0

I am trying to grab certain id's out of HTML code. I have some of it working, but other things I need help with. Here is some sample HTML code of videos:

<video id="movie1" class="show_movie-camera animation_target movieBorder hasAudio movieId_750" src="/path/to/movie" style="position: absolute; z-index: 505; top: 44.5px; left: 484px; display: none;" preload="true" autoplay="true"></video>
<video id="movie2" class="clickInfo movieId_587" src="/path/to/movie" preload="true" autoplay="true"></video>
<video id="movie300" src="/path/to/movie" preload="true" autoplay="true"></video>

To get the movie id's, I look for movieId_[ID] or movie[ID] using this regex:

.*?<object|<video.*?movie(\\d+)|movieId_(\\d+)[^>]*>?.*?

This works well, but it puts both movieId_[ID] AND movie[ID] in the matches, rather than just one. What I am looking for is to use movieId_[ID] and using movie[ID] as the fallback. This is what I use:

Pattern p = Pattern.compile(regex);
Matcher m = p.matcher(content);
int fileId = -1;
while(m.find()) {
    fileId = -1;
    if (m.group(2) != null) {
        fileId = new Integer(m.group(2));
    } else if (m.group(1) != null) {
        fileId = new Integer(m.group(1));
    }
}

This will give me 1, 750, 2, 587, 300 instead of 750, 578, 300 that I am looking for.

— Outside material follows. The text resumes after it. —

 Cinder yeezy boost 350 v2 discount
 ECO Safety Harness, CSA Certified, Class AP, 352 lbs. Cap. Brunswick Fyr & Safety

Additionally, I am looking to get the matches that have the hasAudio class. Here is what I tried with no success:

.*?<object|<video.*?hasAudio.*movieId_(\\d+)|movieId_(\\d+).*hasAudio[^>]*>?.*?";

Any help would be appreciated. Thanks!

fanfavorite
  • 5,128
  • 1
  • 31
  • 58
  • Yes, sorry that has been corrected. – fanfavorite Oct 04 '17 at 18:35
  • 6
    [You shouldn't use regex to parse html](https://stackoverflow.com/a/1732454/6073886) – OH GOD SPIDERS Oct 04 '17 at 18:35
  • Better to use something like jsoup? The HTML is contents in a database table that gets pulled and then processed. – fanfavorite Oct 04 '17 at 18:38
  • Your regex is missing some groups. You're current scanning for `.*?]*>?.*?`. Including `.*?` in the beginning of the first part is redundant, so is including `.*?` in the end of the third part, since `find()` will scan for matching patterns anyway. And since you're looking for movie ids, why scan for ` – Andreas Oct 04 '17 at 18:42
  • Ok thanks. Object is for old flash files. – fanfavorite Oct 04 '17 at 18:44

1 Answers1

2

For the first issue check the below...

.*?<object|<video[^>]*((?<=movieId_)\d+|(?<=movie)\d+)

To make it work your java code would be

Pattern p = Pattern.compile(regex);
Matcher m = p.matcher(content);
int fileId = -1;
while(m.find()) {
    fileId = -1;
    if (m.group(1) != null) {
        fileId = new Integer(m.group(1));
    }
}

Demo of regex here.


UPDATE FOR SECOND CONDITION

.*?<object|<video[^>]*hasAudio[^>]*((?<=movieId_)\d+|(?<=movie)\d+)

Demo of regex here


Explanation

.*?<object                 //Already existing regex
|                          //OR capture the movie ID as below
<video[^>]*hasAudio[^>]*   //Part of full match include all characters except '>'
                           //This makes sure matches do not go beyond the tag
                           //Also makes sure that hasAudio is part of this string
(                          //START: Our Group1 capture as Movie ID 
(?<=movieId_)\d+           //First try getting id out of moviedId_xxx
|                          //OR if first fails
(?<=movie)\d+              //Second try getting id out of moviexxx
)                          //END: Our Group1 capture as Movie ID

Note: .*?<object would always match only <object!!!


UPDATE 2

<object|<video[^>]*\K(?:hasAudio[^>]*\K(?:(?<=movieId_)\d+|(?<=movie)\d+)|(?:(?<=movieId_)\d+|(?<=movie)\d+)(?=[^>]*hasAudio))

Here I introduced condition for trailing hasAudio if any. Note that in this regex the full match is the movieID, there would be no groups.

Main feature we used here is the \K flag which resets the match position to current. There by dropping all previously grabbed chars from the match. This helps us get around variable length look-behind.

Demo here

kaza
  • 2,317
  • 1
  • 16
  • 25